Commercialized society forces man to behave contrary to his nature and his convictions by pushing him into the role of a good salesman, a role that puts financial profit over human experience. Man is forced to wear a smiling mask at all times, irrespective of his inner state, all so that his employer can remove undesirable human elements from the interaction with the customer.

If an employee enjoys their work, their inner state may match their intended role as the employee, and everything will be well. If, however, an employee is unhappy, for whatever reason, the helpful, smiling decorum of their role will be thrust upon them like a terrible mask, turning a simple transaction between two people into an interaction between a man and a slave.

Business interests dictate that people who cannot maintain a pleasant decorum be removed from the system. A person who can remain calm and smiling in the face of a personal crisis or an angry customer is more valuable than an employee who lets their emotions fly. As such, a commercialized society forces people to retreat deep into their minds, forces people to hide their true emotions from the world beneath a thick, false mask of a smiling, happy demeanor of a brand representative.

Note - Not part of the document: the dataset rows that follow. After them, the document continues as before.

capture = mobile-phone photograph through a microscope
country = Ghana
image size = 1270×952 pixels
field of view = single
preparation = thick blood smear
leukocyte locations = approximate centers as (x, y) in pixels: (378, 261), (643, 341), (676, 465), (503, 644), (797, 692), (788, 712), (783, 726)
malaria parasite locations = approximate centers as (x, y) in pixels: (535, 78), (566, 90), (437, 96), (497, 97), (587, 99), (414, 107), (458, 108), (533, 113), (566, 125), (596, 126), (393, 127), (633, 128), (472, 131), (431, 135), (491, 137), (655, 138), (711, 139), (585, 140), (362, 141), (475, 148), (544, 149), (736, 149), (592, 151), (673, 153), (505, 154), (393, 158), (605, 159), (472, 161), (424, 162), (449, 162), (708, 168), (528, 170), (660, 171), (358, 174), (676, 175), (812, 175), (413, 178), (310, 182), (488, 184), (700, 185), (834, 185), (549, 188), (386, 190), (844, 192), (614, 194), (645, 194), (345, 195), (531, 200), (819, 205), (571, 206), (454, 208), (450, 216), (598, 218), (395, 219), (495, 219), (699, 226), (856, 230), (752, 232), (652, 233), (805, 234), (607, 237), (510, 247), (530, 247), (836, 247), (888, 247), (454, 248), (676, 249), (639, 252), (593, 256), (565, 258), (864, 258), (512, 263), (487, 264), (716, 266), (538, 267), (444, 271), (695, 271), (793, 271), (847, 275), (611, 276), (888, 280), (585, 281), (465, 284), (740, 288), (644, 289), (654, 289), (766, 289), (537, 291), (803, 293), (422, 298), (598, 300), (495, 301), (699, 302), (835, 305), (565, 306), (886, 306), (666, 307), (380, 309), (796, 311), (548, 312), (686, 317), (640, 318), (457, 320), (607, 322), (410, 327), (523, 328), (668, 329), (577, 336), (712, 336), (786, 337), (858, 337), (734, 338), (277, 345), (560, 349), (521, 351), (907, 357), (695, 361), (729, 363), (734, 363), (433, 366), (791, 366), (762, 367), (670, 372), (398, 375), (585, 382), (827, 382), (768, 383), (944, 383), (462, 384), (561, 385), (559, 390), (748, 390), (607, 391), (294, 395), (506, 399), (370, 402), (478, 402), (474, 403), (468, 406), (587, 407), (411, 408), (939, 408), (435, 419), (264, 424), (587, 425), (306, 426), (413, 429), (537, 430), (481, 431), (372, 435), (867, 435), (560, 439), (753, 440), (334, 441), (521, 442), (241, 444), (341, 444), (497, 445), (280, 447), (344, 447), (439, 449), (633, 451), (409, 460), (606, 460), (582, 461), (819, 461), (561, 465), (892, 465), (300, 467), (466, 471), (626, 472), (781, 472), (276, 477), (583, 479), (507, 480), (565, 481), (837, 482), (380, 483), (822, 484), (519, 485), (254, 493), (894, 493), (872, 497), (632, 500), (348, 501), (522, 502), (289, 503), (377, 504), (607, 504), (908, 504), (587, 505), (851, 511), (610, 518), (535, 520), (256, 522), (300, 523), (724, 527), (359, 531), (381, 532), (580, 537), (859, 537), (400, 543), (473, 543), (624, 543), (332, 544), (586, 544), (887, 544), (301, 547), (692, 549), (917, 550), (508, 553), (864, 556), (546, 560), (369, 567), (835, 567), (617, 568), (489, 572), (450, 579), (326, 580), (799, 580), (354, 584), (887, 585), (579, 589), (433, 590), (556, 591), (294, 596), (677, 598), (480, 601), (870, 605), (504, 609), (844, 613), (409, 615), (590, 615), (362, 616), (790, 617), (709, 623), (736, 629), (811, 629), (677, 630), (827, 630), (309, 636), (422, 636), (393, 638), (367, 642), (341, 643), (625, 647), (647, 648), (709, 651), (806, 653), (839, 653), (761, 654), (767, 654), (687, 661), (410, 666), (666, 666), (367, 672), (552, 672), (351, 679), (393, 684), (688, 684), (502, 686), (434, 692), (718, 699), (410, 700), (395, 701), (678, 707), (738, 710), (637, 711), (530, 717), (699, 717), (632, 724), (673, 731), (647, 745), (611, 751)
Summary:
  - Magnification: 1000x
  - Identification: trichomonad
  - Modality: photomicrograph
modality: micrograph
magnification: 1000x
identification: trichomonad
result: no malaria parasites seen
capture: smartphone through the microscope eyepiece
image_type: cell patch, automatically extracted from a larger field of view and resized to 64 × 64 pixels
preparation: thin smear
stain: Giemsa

The enforcement of the decorum can be beneficial. Forcing people to curb their anger, envy and pride by maintaining manners allows for civilized interactions to take place. But it is also the case that some emotions may be useful and warranted, and it is also the case there are situations where a pleasant decorum should not be maintained if one wishes to remain human.

The difference between the sort of control over our emotions that philosophy teaches us and the forced mask of commercialized society is that philosophy helps us manage our emotion in a way that is useful and moral, while business interests alone force people to surrender negative emotions wholly and unconditionally. Philosophy tames the animal within us to fashion the man; commercial forces destroy the humanity in man to fashion him into a tool.

Good manners are good business, yes, but good manners have nothing to do with good business. Good manners are simply good manners – a thing to strive for at all times, irrespective of whether you are at the workplace, on the street or in your friend’s home. Man must behave well because it is moral to do so, not because it is going to make more money. Insisting on a false decorum for the purposes of monetary profit alone is barbaric and immoral and it damages society by confusing the true purpose of self control with that of pleasing your employer. If you want people to smile, give them a good reason, not a mask.